Dangjiacun :

Du 26 au 27 mars par Manu pour les Nems

Nous quittons Xi’ An pour Dangjiacun. Nous traversons des paysages de canyons asséchés, la terre semble partir en poussière, les arbres sont tout secs, ici, en mars, aucune trace de verdure. A l’entrée de la petite ville, je remarque une fois de plus que le silence n’est même pas entrecoupé des cris des oiseaux. J’apprendrai quelques jours plus tard que l’Histoire y est peut être un peu pour quelque chose. En 1958, Mao, sûr de faire faire à la Chine un « grand bond en avant », découvre -quel génie-, la cause des récoltes de riz insuffisantes : les moineaux, coupables désignés, seront donc exterminés. Pour venir à bout de ces féroces volatiles, on détruit les nids et les oeufs, on zigouille les porteurs de plumes en masse, et le président ordonne même de faire du bruit en permanence pour empêcher les zoziaux de se poser. La méthode est radicale, et les moineaux tombent comme des mouches. L’auteur du petit livre rouge avait juste oublié le principe de la chaîne alimentaire, conséquence : 3 années sans récoltes (ravagées par les insectes), des famines dignes d’un autre siècle qui feront 30 millions de morts!

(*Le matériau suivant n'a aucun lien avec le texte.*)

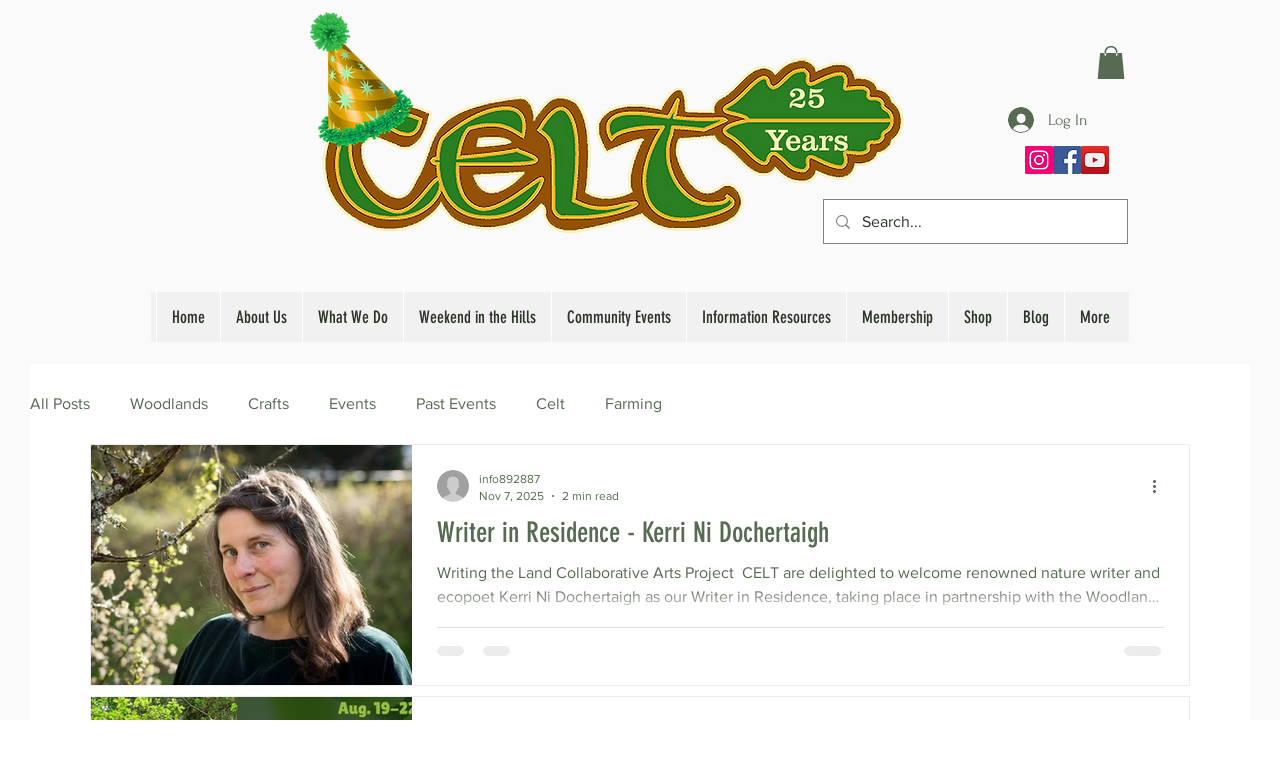

--- FILE ---
content_type: text/css; charset=utf-8
request_url: https://www.celtnet.org/_serverless/pro-gallery-css-v4-server/layoutCss?ver=2&id=pro-blog&items=0_330_247.5%7C0_330_247.5%7C0_5184_3888%7C0_330_247.5%7C0_1638_1538%7C0_2048_2048%7C0_3952_2336%7C0_1915_1920%7C0_1080_1080&container=444.453125_1100_2260.25_720&options=gallerySizeType:px%7CgallerySizePx:1100%7CimageMargin:10%7CisRTL:false%7CtextBoxWidthPercent:70%7CcalculateTextBoxWidthMode:PERCENT%7CgalleryLayout:2%7CtitlePlacement:SHOW_ON_THE_RIGHT%7CnumberOfImagesPerRow:1%7CgridStyle:1%7CcubeRatio:1.3333333333333333
body_size: -156
content:
#pro-gallery-pro-blog [data-hook="item-container"][data-idx="0"].gallery-item-container{opacity: 1 !important;display: block !important;transition: opacity .2s ease !important;top: 0px !important;left: 0px !important;right: auto !important;height: 242px !important;width: 1100px !important;} #pro-gallery-pro-blog [data-hook="item-container"][data-idx="0"] .gallery-item-common-info-outer{height: 100% !important;} #pro-gallery-pro-blog [data-hook="item-container"][data-idx="0"] .gallery-item-common-info{height: 100% !important;width: 777px !important;} #pro-gallery-pro-blog [data-hook="item-container"][data-idx="0"] .gallery-item-wrapper{width: 323px !important;height: 242px !important;margin: 0 !important;} #pro-gallery-pro-blog [data-hook="item-container"][data-idx="0"] .gallery-item-content{width: 323px !important;height: 242px !important;margin: 0px 0px !important;opacity: 1 !important;} #pro-gallery-pro-blog [data-hook="item-container"][data-idx="0"] .gallery-item-hover{width: 323px !important;height: 242px !important;opacity: 1 !important;} #pro-gallery-pro-blog [data-hook="item-container"][data-idx="0"] .item-hover-flex-container{width: 323px !important;height: 242px !important;margin: 0px 0px !important;opacity: 1 !important;} #pro-gallery-pro-blog [data-hook="item-container"][data-idx="0"] .gallery-item-wrapper img{width: 100% !important;height: 100% !important;opacity: 1 !important;} #pro-gallery-pro-blog [data-hook="item-container"][data-idx="1"].gallery-item-container{opacity: 1 !important;display: block !important;transition: opacity .2s ease !important;top: 252px !important;left: 0px !important;right: auto !important;height: 242px !important;width: 1100px !important;} #pro-gallery-pro-blog [data-hook="item-container"][data-idx="1"] .gallery-item-common-info-outer{height: 100% !important;} #pro-gallery-pro-blog [data-hook="item-container"][data-idx="1"] .gallery-item-common-info{height: 100% !important;width: 777px !important;} #pro-gallery-pro-blog [data-hook="item-container"][data-idx="1"] .gallery-item-wrapper{width: 323px !important;height: 242px !important;margin: 0 !important;} #pro-gallery-pro-blog [data-hook="item-container"][data-idx="1"] .gallery-item-content{width: 323px !important;height: 242px !important;margin: 0px 0px !important;opacity: 1 !important;} #pro-gallery-pro-blog [data-hook="item-container"][data-idx="1"] .gallery-item-hover{width: 323px !important;height: 242px !important;opacity: 1 !important;} #pro-gallery-pro-blog [data-hook="item-container"][data-idx="1"] .item-hover-flex-container{width: 323px !important;height: 242px !important;margin: 0px 0px !important;opacity: 1 !important;} #pro-gallery-pro-blog [data-hook="item-container"][data-idx="1"] .gallery-item-wrapper img{width: 100% !important;height: 100% !important;opacity: 1 !important;} #pro-gallery-pro-blog [data-hook="item-container"][data-idx="2"].gallery-item-container{opacity: 1 !important;display: block !important;transition: opacity .2s ease !important;top: 505px !important;left: 0px !important;right: auto !important;height: 242px !important;width: 1100px !important;} #pro-gallery-pro-blog [data-hook="item-container"][data-idx="2"] .gallery-item-common-info-outer{height: 100% !important;} #pro-gallery-pro-blog [data-hook="item-container"][data-idx="2"] .gallery-item-common-info{height: 100% !important;width: 777px !important;} #pro-gallery-pro-blog [data-hook="item-container"][data-idx="2"] .gallery-item-wrapper{width: 323px !important;height: 242px !important;margin: 0 !important;} #pro-gallery-pro-blog [data-hook="item-container"][data-idx="2"] .gallery-item-content{width: 323px !important;height: 242px !important;margin: 0px 0px !important;opacity: 1 !important;} #pro-gallery-pro-blog [data-hook="item-container"][data-idx="2"] .gallery-item-hover{width: 323px !important;height: 242px !important;opacity: 1 !important;} #pro-gallery-pro-blog [data-hook="item-container"][data-idx="2"] .item-hover-flex-container{width: 323px !important;height: 242px !important;margin: 0px 0px !important;opacity: 1 !important;} #pro-gallery-pro-blog [data-hook="item-container"][data-idx="2"] .gallery-item-wrapper img{width: 100% !important;height: 100% !important;opacity: 1 !important;} #pro-gallery-pro-blog [data-hook="item-container"][data-idx="3"]{display: none !important;} #pro-gallery-pro-blog [data-hook="item-container"][data-idx="4"]{display: none !important;} #pro-gallery-pro-blog [data-hook="item-container"][data-idx="5"]{display: none !important;} #pro-gallery-pro-blog [data-hook="item-container"][data-idx="6"]{display: none !important;} #pro-gallery-pro-blog [data-hook="item-container"][data-idx="7"]{display: none !important;} #pro-gallery-pro-blog [data-hook="item-container"][data-idx="8"]{display: none !important;} #pro-gallery-pro-blog .pro-gallery-prerender{height:2260.25px !important;}#pro-gallery-pro-blog {height:2260.25px !important; width:1100px !important;}#pro-gallery-pro-blog .pro-gallery-margin-container {height:2260.25px !important;}#pro-gallery-pro-blog .pro-gallery {height:2260.25px !important; width:1100px !important;}#pro-gallery-pro-blog .pro-gallery-parent-container {height:2260.25px !important; width:1110px !important;}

Mais revenons à Dangjiacun. Après avoir acheté le ticket permettant d’accéder à la vieille ville, et à l’ensemble des maisons-musées, nous posons nos sacs chez un jeune couple ; entre nous la barrière de la langue sera allègrement franchie à grands coups de Google traduction et de débrouillardise.

Le village est resté dans son jus, chose très rare en Chine, et les quelques visiteurs croisés en deux jours auront tous des têtes de Chinois. Notre hôtesse nous demande si nous sommes intéressés par une visite guidée. Ok, si votre guide parle anglais…Alors que nous pensons avoir à faire à un de ces guides pratiquant un anglais « écorché vif » ; débarque une jeune fille qui maîtrise mieux Shakespeare que nous. Sarah nous emmène dans les maisons traditionnelles transformées en petit musée depuis l’exode d’une partie de ses habitants. Le village date de 6 siècles, il fut fondé par une famille, les Hang, du coup, les habitants portent encore aujourd’hui quasiment tous le même nom de famille! On imagine les campagnes municipales : « le bilan de Mr Hang est mauvais, les candidats Mme Hang et Mr Hang ne proposent rien de neuf, seul Mr Hang est crédible ». Le bourg a miraculeusement conservé une bonne partie de ses bâtisses. Le plan est toujours le même : un grand patio rectangulaire bordé par 4 batiments.

A l’entrée : les parents, qui peuvent ainsi surveiller les arrivées de la rue et l’activité de leur progéniture. L’aile Est abritait les aînés, l’aile Ouest les cadets. Le bâtiment du fond, ou hall des ancêtres, était réservé aux invités, et servait aussi à honorer les aïeux. Il domine les 3 autres. Le respect et le culte des ancêtres est omniprésent dans l’architecture de ces bâtisses, ainsi, le portique d’entrée est surmonté d’un frontispice décrivant les valeurs revendiquées par le fondateur de la dynastie : modestie, éducation stricte, accueil…Ainsi gravées, les valeurs familiales étaient transmises de générations en générations. Sur la gauche de l’entrée, Sarah nous montre un tableau : là où nos yeux d’occidentaux ne voient qu’une scène qui mêle paysage et nature, notre guide y lit une symbolique qui ne doit rien au hasard : chaque détail de la gravure doit être interprété via son homophone, ainsi, le cerf est l’homophone de « choux » et les choux sont le symbole de prospérité…Le fondateur de la maison à donc voulu placer la prospérité comme valeur centrale pour sa famille.

Nous passons plus de deux heures passionnantes à nous imprégner de l’histoire de ce village. Il est temps de quitter à regrets Sarah et de régler avec enthousiasme la somme convenue. Mais à la vue de nos billets, celle-ci nous répond avec un grand sourire : « vous avez fait un long voyage pour venir jusqu’ici, c’est un honneur pour moi de vous avoir fait découvrir mon village ». Si ça c’est pas la classe! Après mille mercis, nous terminons la boucle au pied d’une tour (pavillon) ou les villageois nous invitent à tester le tir à l arc. Pas évident de s’improviser Guillaume Tell.